Reading text
%%

Showing posts with label Trooper Bob. Show all posts
Showing posts with label Trooper Bob. Show all posts

Tuesday, August 28, 2018

TROOPER BOB AND THE FLAPPER



You know how one project snowballs into another?  You know you start out by cleaning up a spot on the floor and the next thing you know you are completely reflooring the whole house?  No?  It’s just me?  Oh, come on now.  I know I can’t be the only one.  I know it happened to Nurse Meme and Trooper Bob and it just happened to Gladys and Kahuna. 
Gladys stood in the bathroom towel draped hair dripping wet.  She stood with her blow dryer in hand.  She looked for a plug outlet but couldn’t find one.  They hadn’t lived in the little cottage long, just a couple of days.  It was cozy and snug but had been built in a day and time where plug outlets were few and far between.  She sighed and went in search of a place in which she could activate the dryer and keep her hair from frizzing.  Not just frizzing, but kinking up like fine grade steel wool.   She searched high and low for an open outlet. 
Kahuna was stretched out in his Lazy-boy, being anything but lazy.  The keys on his computer clicked happily along, without turning “what are you looking for” he queried. 
“Oh, you know, an open plug.  One that doesn’t have two dozen things plugged into it” she replied while crawling on her hands and knees under the dining table.
“Well, I guess I could put one in the bathroom, on the wall with the light switch” he suggested.
“Can you?  Would you?”
And that is how it all began.  With the want of one outlet. 
That too is how it started years ago with Nurse Meme and Trooper Bob.  It started with a toilet flapper that wouldn’t seal.  You all know the irritation not to mention astronomical water bills that goes with a bad flapper.  Not the roaring 20s, bob haircut and fringe dress, bad flapper.  Have I ever told y’all my grandmother was one of those?  A flapper, not the one that goes in the toilet tank but she may have drank gin from a bathtub, but we will never know.  I digress.
Nurse Meme called Bob in from the shop where he was hiding, smoking cigars.  He was retired.  He could do that, or so he thought.

%%

Tasks to complete
1. Rewrite the flapper blog post starting with "You know how" and going on through "an open outlet.", putting "hair dryer" wherever "blow dryer" appears.
2. In the flapper blog post, what problem started the project years ago for Nurse Meme and Trooper Bob?

The data
%%

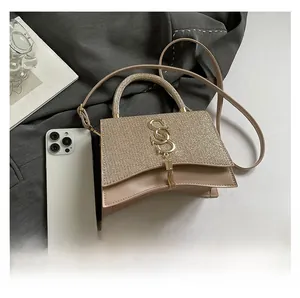 Detail of champagne gold sequin handbag featuring S-shaped metal logo and tassel pendant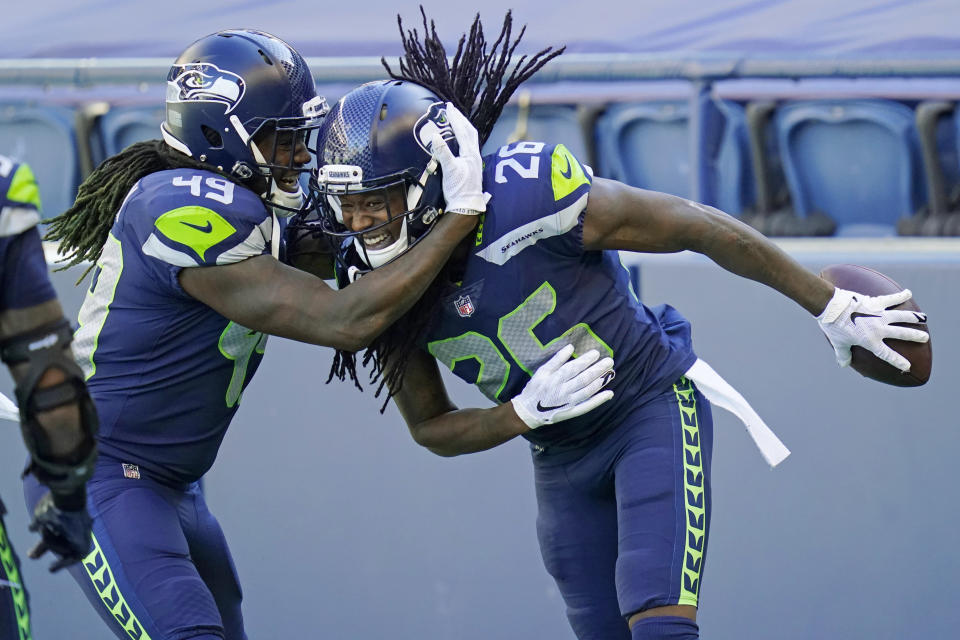 Seattle Seahawks cornerback Shaquill Griffin (26) is greeted by his twin brother, outside linebacker Shaquem Griffin (49), after Shaquill Griffin intercepted a pass against the Dallas Cowboys during the first half of an NFL football game, Sunday, Sept. 27, 2020, in Seattle. (AP Photo/Elaine Thompson)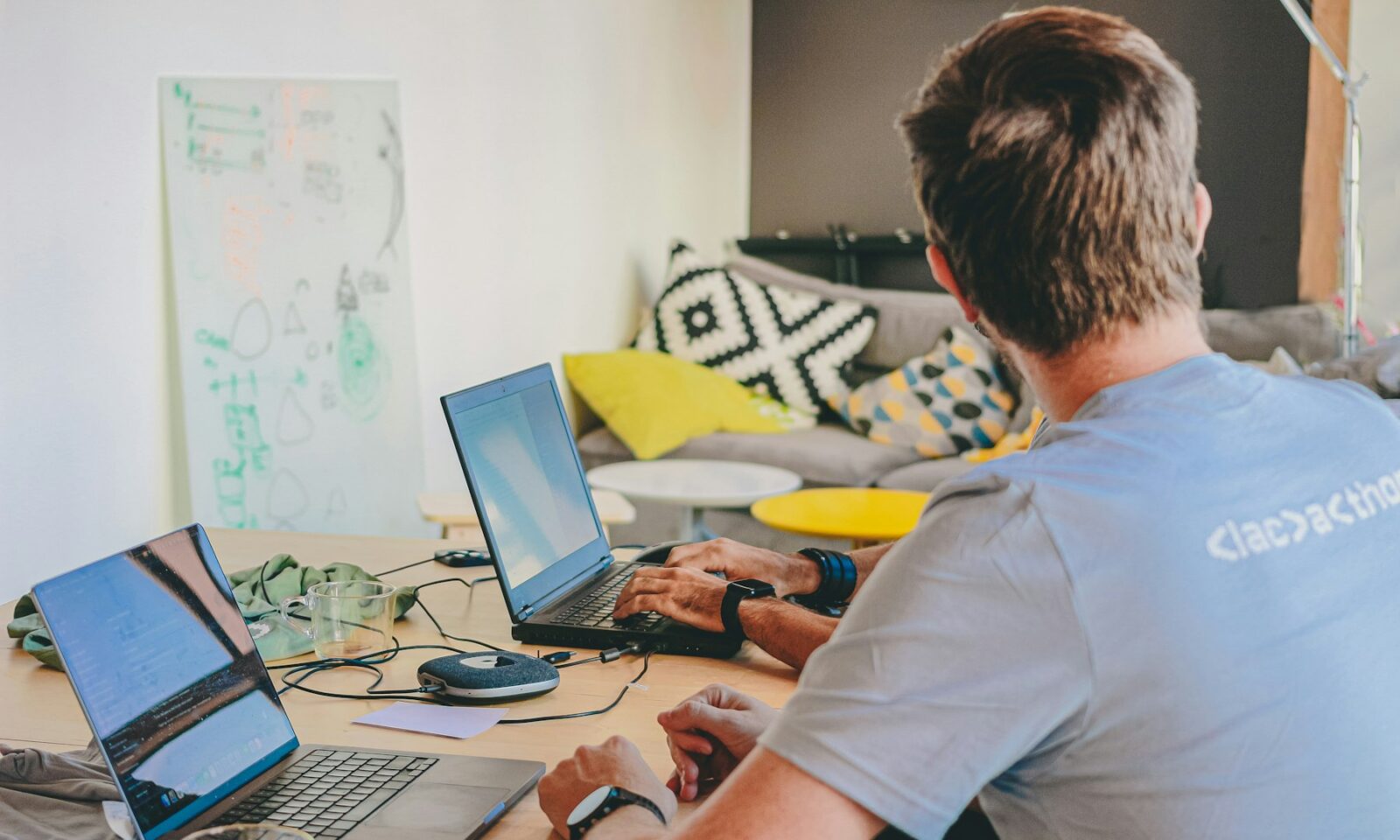 Professional working across two laptop computers, illustrating enterprise AI management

%%

Task-by-task solutions
1.
You know how one project snowballs into another?  You know you start out by cleaning up a spot on the floor and the next thing you know you are completely reflooring the whole house?  No?  It’s just me?  Oh, come on now.  I know I can’t be the only one.  I know it happened to Nurse Meme and Trooper Bob and it just happened to Gladys and Kahuna. 
Gladys stood in the bathroom towel draped hair dripping wet.  She stood with her hair dryer in hand.  She looked for a plug outlet but couldn’t find one.  They hadn’t lived in the little cottage long, just a couple of days.  It was cozy and snug but had been built in a day and time where plug outlets were few and far between.  She sighed and went in search of a place in which she could activate the dryer and keep her hair from frizzing.  Not just frizzing, but kinking up like fine grade steel wool.   She searched high and low for an open outlet.

2. A toilet flapper that wouldn't seal.